OBJECTIVE →
Copy every entry exactly.

DATA SHOWN →
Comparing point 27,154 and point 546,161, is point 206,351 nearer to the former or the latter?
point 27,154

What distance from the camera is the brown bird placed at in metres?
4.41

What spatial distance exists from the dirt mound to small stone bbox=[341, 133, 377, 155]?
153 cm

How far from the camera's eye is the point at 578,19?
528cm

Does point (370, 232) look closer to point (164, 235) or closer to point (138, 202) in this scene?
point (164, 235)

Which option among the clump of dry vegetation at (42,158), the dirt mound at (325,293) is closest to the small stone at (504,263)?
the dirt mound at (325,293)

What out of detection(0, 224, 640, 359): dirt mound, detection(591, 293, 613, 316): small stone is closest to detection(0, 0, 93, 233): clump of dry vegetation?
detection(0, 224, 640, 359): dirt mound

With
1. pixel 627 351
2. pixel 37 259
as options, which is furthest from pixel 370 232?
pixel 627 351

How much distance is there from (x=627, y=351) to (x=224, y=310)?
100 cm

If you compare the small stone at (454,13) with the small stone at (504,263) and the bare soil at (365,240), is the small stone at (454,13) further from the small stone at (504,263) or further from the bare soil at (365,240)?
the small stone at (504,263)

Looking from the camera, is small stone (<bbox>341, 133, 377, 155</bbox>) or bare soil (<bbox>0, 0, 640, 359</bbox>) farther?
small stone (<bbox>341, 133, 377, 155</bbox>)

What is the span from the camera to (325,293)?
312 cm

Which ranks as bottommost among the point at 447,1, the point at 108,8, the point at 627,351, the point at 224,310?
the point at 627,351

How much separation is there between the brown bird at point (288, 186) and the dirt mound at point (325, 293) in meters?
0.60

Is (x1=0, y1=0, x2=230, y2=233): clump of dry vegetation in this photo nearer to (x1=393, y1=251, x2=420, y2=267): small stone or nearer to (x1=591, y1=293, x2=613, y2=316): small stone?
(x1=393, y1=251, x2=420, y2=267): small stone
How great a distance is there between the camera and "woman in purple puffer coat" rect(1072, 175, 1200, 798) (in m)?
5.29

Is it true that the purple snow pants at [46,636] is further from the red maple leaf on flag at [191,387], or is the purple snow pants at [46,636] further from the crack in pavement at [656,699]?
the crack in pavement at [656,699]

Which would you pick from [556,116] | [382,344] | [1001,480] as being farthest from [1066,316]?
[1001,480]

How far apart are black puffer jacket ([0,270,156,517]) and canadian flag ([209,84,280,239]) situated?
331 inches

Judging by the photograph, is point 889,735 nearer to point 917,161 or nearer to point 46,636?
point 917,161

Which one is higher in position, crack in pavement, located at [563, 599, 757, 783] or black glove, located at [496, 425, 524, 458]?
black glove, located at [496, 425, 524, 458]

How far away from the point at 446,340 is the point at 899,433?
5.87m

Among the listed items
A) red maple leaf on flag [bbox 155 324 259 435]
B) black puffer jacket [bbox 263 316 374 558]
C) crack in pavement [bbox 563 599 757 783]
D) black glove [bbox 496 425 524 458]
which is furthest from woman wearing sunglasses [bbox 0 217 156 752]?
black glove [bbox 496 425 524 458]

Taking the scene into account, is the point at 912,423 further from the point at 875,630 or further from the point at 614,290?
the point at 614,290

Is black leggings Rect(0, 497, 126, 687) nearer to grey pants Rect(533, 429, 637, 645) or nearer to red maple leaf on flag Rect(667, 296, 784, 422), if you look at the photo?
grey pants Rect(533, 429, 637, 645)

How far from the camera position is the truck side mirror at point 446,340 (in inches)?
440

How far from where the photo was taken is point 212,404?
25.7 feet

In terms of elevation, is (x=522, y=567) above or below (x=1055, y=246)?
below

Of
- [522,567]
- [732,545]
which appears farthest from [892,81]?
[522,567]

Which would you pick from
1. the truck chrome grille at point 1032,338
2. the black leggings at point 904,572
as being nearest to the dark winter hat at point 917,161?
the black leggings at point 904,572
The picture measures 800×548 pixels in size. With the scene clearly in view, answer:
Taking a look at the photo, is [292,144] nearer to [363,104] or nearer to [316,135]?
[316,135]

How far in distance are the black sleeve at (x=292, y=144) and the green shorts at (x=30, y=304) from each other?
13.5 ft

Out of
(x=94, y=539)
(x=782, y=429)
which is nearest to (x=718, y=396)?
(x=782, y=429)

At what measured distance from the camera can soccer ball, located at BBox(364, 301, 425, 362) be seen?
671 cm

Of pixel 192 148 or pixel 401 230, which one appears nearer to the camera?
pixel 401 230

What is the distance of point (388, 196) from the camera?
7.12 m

TASK RESPONSE →
Comparing point 27,154 and point 546,161, is point 206,351 nearer to the former or the latter?
point 27,154

What distance from the camera is the brown bird placed at in metres?
4.41

What spatial distance exists from the dirt mound to small stone bbox=[341, 133, 377, 155]?
153 cm

How far from the camera's eye is the point at 578,19?
528cm

Does point (370, 232) look closer to point (164, 235) or closer to point (138, 202) in this scene?
point (164, 235)

Which option among the clump of dry vegetation at (42,158), the dirt mound at (325,293) is closest to the small stone at (504,263)?
the dirt mound at (325,293)

What out of detection(0, 224, 640, 359): dirt mound, detection(591, 293, 613, 316): small stone is closest to detection(0, 0, 93, 233): clump of dry vegetation?
detection(0, 224, 640, 359): dirt mound

With
1. pixel 627 351
2. pixel 37 259
as options, which is furthest from pixel 370 232?
pixel 627 351

How much distance is there from (x=627, y=351) to (x=224, y=310)?
100 cm

If you compare the small stone at (454,13) with the small stone at (504,263) and the bare soil at (365,240), is the small stone at (454,13) further from the small stone at (504,263) or further from the bare soil at (365,240)?
the small stone at (504,263)

Looking from the camera, is small stone (<bbox>341, 133, 377, 155</bbox>) or bare soil (<bbox>0, 0, 640, 359</bbox>) farther?
small stone (<bbox>341, 133, 377, 155</bbox>)

What is the span from the camera to (325,293)?
312 cm

Which ranks as bottommost among the point at 447,1, the point at 108,8, the point at 627,351, the point at 224,310?
the point at 627,351

How much separation is there between the brown bird at point (288, 186) and the dirt mound at point (325, 293) in meters?
0.60

Is (x1=0, y1=0, x2=230, y2=233): clump of dry vegetation in this photo nearer to (x1=393, y1=251, x2=420, y2=267): small stone or nearer to (x1=591, y1=293, x2=613, y2=316): small stone?
(x1=393, y1=251, x2=420, y2=267): small stone
How great a distance is there between the camera and "woman in purple puffer coat" rect(1072, 175, 1200, 798) (in m)?
5.29

Is it true that the purple snow pants at [46,636] is further from the red maple leaf on flag at [191,387], or is the purple snow pants at [46,636] further from the crack in pavement at [656,699]?
the crack in pavement at [656,699]

Which would you pick from [556,116] | [382,344] | [1001,480] as being farthest from [1066,316]?
[1001,480]

How far apart are black puffer jacket ([0,270,156,517]) and canadian flag ([209,84,280,239]) situated?
331 inches

Judging by the photograph, is point 889,735 nearer to point 917,161 or nearer to point 46,636?
point 917,161

Which one is higher in position, crack in pavement, located at [563, 599, 757, 783] or black glove, located at [496, 425, 524, 458]?
black glove, located at [496, 425, 524, 458]

How far away from the point at 446,340 is the point at 899,433?
5.87m

Among the listed items
A) red maple leaf on flag [bbox 155 324 259 435]
B) black puffer jacket [bbox 263 316 374 558]
C) crack in pavement [bbox 563 599 757 783]
D) black glove [bbox 496 425 524 458]
which is furthest from woman wearing sunglasses [bbox 0 217 156 752]?
black glove [bbox 496 425 524 458]

Taking the scene into account, is the point at 912,423 further from the point at 875,630 or further from the point at 614,290?
the point at 614,290

Is black leggings Rect(0, 497, 126, 687) nearer to grey pants Rect(533, 429, 637, 645) or nearer to red maple leaf on flag Rect(667, 296, 784, 422), if you look at the photo?
grey pants Rect(533, 429, 637, 645)

How far from the camera position is the truck side mirror at point 446,340 (in inches)?
440

How far from where the photo was taken is point 212,404?
25.7 feet

In terms of elevation, is (x=522, y=567) above or below (x=1055, y=246)?
below

Of
- [522,567]
- [732,545]
which appears farthest from [892,81]?
[522,567]

Which would you pick from
1. the truck chrome grille at point 1032,338
2. the black leggings at point 904,572
as being nearest to the dark winter hat at point 917,161?
the black leggings at point 904,572
The picture measures 800×548 pixels in size. With the scene clearly in view, answer:
Taking a look at the photo, is [292,144] nearer to [363,104] or nearer to [316,135]?
[316,135]

How far in distance are the black sleeve at (x=292, y=144) and the green shorts at (x=30, y=304) from each other?
13.5 ft

Out of
(x=94, y=539)
(x=782, y=429)
which is nearest to (x=718, y=396)?
(x=782, y=429)

At what measured distance from the camera can soccer ball, located at BBox(364, 301, 425, 362) be seen?
671 cm

Of pixel 192 148 or pixel 401 230, which one appears nearer to the camera?
pixel 401 230

What is the distance of point (388, 196) from the camera?
7.12 m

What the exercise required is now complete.